Conservation status: It is currently listed as Least Concern (Naylor and Roach 2016a). Its vulnerability risk is similar to that of C. colombianus and C. squamipes (Díaz-Pulido et al. 2015). It was previously listed as Data Deficient (Cuartas-Calle and Muñoz Arango 2003).
Cryptotis perijensis. It was described based on a specimen collected in 1989 in the department of Cesar, near Finca El Suspiro, at 2,100 m a.s.l. in northern Colombia (Duarte and Viloria 1992). Since it was described less than four years ago, the knowledge about this species is virtually nil (Table 1). The morphological information and distribution available come from the first record (Quiroga Carmona and Woodman, 2015), according to which it was assigned to C. thomasi (Duarte and Viloria 1992). There is a second record, also identified as C. thomasi (Corredor-Carrillo and Muñoz-Saba 2007) from Serranía del Perijá, between 2,850 and 3,100 masl, near the municipality of San José de Oriente in the department of Cesar, Colombia. The set of morphological traits related to dental and cranial anatomy allowed to assign C. perijensis to the “thomasi” group. It shows a very low research effort (Table 1).
Distribution: known in Colombia from two localities in Serranía del Perijá, department of Cesar, in an elevational range between 2,000 and 3,100 masl (Duarte and Viloria 1992; Corredor-Carrillo and Muñoz-Saba 2007; Quiroga Carmona and Woodman, 2015).

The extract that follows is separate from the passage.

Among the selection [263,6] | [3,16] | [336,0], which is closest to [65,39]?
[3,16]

Conservation status: it has not been assessed to date.
Cryptotis squamipes. It was originally described as Blarina (Cryptotis) squamipes based on a single specimen collected at 3,151 masl in the Western Cordillera, 64 km west of Popayán (currently in the municipality of El Tambo, Cauca) in June 1911. There are studies on its anatomy and morphology (3 studies; Allen 1912; Cuartas-Calle and Muñoz Arango 2003; Woodman and Péfaur 2008); taxonomy and systematics (3; Allen 1912; Woodman and Péfaur 2008; Guevara López 2010); biogeography and current distribution (7; Allen 1912; Tate 1932; Cuervo Diaz et al. 1986; Cuartas-Calle and Muñoz Arango 2003; Rivas-Pava et al. 2007; Woodman and Péfaur 2008; Rojas-Díaz et al. 2012), and ecology and natural history (2; Cuartas-Calle and Muñoz Arango 2003; Woodman and Péfaur 2008). The research effort for this species is low (Table 1).

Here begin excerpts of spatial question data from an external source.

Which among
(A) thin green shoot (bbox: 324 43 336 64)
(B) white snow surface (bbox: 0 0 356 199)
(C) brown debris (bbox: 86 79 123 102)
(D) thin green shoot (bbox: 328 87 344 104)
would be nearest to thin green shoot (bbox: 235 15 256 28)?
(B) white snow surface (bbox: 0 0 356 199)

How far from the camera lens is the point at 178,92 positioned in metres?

Distribution: Endemic to Colombia. It is known from the following localities: Farallones, Tenerife and Finca Zingara, department of Valle del Cauca, and in Cerro Munchique, department of Cauca, of the Western Cordillera and southern part of the Central Cordillera. It inhabits an elevational range from 1,500 to 3,375 m (Allen 1912; Cuervo Diaz et al. 1986; Woodman and Péfaur 2008).
Conservation status: It is listed as Least Concern (Naylor and Roach 2016b), showing a vulnerability risk similar to that of C. colombianus and C. medellinius (Díaz-Pulido et al. 2015). It was previously listed as Data Deficient (Cuartas-Calle and Muñoz Arango 2003).

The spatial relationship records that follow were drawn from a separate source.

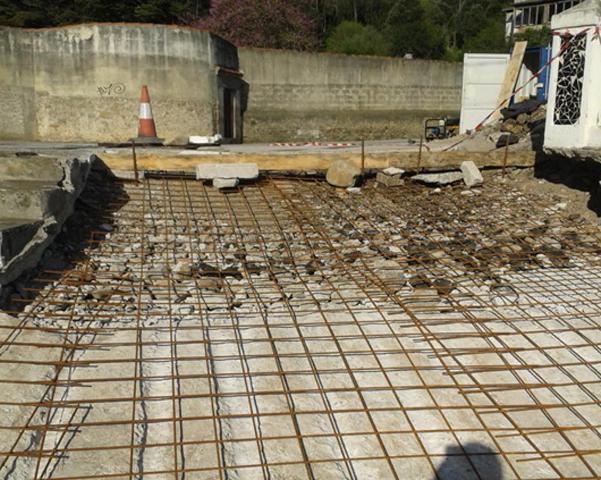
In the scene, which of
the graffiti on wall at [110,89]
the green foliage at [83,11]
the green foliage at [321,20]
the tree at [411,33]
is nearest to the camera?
the graffiti on wall at [110,89]

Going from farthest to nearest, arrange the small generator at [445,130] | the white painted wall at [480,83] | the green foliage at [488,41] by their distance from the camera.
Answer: the green foliage at [488,41], the small generator at [445,130], the white painted wall at [480,83]

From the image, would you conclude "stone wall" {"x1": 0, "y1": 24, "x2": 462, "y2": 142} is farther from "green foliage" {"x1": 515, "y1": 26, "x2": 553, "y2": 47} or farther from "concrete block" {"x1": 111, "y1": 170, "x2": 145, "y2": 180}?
"green foliage" {"x1": 515, "y1": 26, "x2": 553, "y2": 47}

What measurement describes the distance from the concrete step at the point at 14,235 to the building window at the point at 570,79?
4325mm

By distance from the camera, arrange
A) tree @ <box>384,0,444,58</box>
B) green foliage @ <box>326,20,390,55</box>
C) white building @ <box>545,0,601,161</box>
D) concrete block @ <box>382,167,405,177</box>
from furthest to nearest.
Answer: tree @ <box>384,0,444,58</box> → green foliage @ <box>326,20,390,55</box> → concrete block @ <box>382,167,405,177</box> → white building @ <box>545,0,601,161</box>

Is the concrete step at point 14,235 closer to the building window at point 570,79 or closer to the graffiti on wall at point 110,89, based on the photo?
the building window at point 570,79

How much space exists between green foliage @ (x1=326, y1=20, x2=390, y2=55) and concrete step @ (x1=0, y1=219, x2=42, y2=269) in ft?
49.5

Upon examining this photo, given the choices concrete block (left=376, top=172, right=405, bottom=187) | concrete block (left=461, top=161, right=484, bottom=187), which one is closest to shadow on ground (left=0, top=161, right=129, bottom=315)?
concrete block (left=376, top=172, right=405, bottom=187)

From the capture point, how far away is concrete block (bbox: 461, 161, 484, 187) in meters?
5.44

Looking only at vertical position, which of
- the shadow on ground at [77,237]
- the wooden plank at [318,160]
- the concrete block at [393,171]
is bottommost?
the shadow on ground at [77,237]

Cryptotis tamensis. It was described based on one specimen collected in 1968 from the locality of Buena Vista, Tachira state, Venezuela, near Serranía de Perijá and Páramo of Tama, municipality of San Cristóbal, department of Norte de Santander, Colombia (Woodman, 2002). C. tamensis has been assigned to the “thomasi” group. In addition, a series of morphological and morphometric traits have been proposed for its taxonomic validation (Woodman, 2002). Studies on this species address its anatomy, morphology, taxonomy, and systematics (4 studies; Woodman, 2002; Cuartas-Calle and Muñoz Arango 2003; Woodman and Péfaur 2008; Estupiñán-Saavedra 2009); biogeography and current distribution (5; Woodman 2002; Cuartas-Calle and Muñoz Arango 2003; Woodman and Péfaur 2008; Estupiñán-Saavedra 2009; Cáceres Martinez et al. 2017), conservation (2; Cáceres Martinez et al. 2017; Woodman and Quiroga-Carmona 2018), and ecology and natural history (3; Woodman 2002; Cuartas-Calle and Muñoz Arango 2003; Woodman and Péfaur 2008). Similar to C. squamipes, the research effort for this species is low (Table 1).
Distribution: In Colombia, the species is known from the upper part of the Táchira river, Páramo de Tamá, municipality of Surata, department of Norte de Santander, and Finca El Rasgón, Vereda La Cristalina, municipality of Piedecuesta, department of Santander, in the Western Cordillera. The elevational range is between 2,385 and 3,000 masl (Woodman 2002; Woodman and Péfaur 2008; Estupiñán-Saavedra 2009).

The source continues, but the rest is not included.